╔══

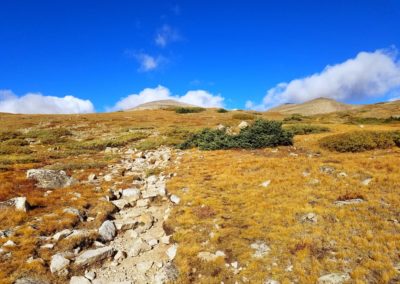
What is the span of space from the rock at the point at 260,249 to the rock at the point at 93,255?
461 centimetres

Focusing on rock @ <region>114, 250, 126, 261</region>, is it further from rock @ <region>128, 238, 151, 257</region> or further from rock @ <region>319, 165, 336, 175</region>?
rock @ <region>319, 165, 336, 175</region>

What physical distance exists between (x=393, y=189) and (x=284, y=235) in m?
5.91

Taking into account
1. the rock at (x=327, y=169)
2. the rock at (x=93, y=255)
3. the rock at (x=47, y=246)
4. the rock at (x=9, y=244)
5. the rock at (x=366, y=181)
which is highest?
the rock at (x=327, y=169)

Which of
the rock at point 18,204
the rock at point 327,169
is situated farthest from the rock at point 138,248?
the rock at point 327,169

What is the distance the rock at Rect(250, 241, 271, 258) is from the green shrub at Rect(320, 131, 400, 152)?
16.9m

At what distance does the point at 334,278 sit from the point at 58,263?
7.68 m

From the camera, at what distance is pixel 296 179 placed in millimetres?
15344

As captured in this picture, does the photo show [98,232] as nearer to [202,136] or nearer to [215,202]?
[215,202]

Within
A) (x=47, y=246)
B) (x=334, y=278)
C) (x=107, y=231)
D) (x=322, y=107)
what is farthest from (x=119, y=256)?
(x=322, y=107)

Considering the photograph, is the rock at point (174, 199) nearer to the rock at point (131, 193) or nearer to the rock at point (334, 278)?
the rock at point (131, 193)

╚══

Challenge: Copy out every row above word for word, leaving out the pictures.

Reply to the exercise:
What is the span of space from the rock at the point at 260,249 to the rock at the point at 93,255?
461 centimetres

Focusing on rock @ <region>114, 250, 126, 261</region>, is it further from rock @ <region>128, 238, 151, 257</region> or further from rock @ <region>319, 165, 336, 175</region>?
rock @ <region>319, 165, 336, 175</region>

What physical distance exists between (x=393, y=189) and (x=284, y=235) in m?
5.91

Taking into account
1. the rock at (x=327, y=169)
2. the rock at (x=93, y=255)
3. the rock at (x=47, y=246)
4. the rock at (x=9, y=244)
5. the rock at (x=366, y=181)
which is highest?
the rock at (x=327, y=169)

Which of
the rock at point 18,204
the rock at point 327,169
is situated farthest from the rock at point 138,248?
the rock at point 327,169

What is the distance the rock at Rect(250, 241, 271, 258) is from the green shrub at Rect(320, 131, 400, 152)?
16.9m

At what distance does the point at 334,278 sit from the point at 58,263?
7.68 m

From the camera, at what distance is pixel 296 179 placed in millimetres?
15344

As captured in this picture, does the photo show [98,232] as nearer to [202,136] or nearer to [215,202]?
[215,202]

Within
A) (x=47, y=246)
B) (x=334, y=278)
C) (x=107, y=231)
D) (x=322, y=107)
what is farthest from (x=119, y=256)?
(x=322, y=107)

Considering the photograph, is the rock at point (174, 199) nearer to the rock at point (131, 193) or nearer to the rock at point (334, 278)?
the rock at point (131, 193)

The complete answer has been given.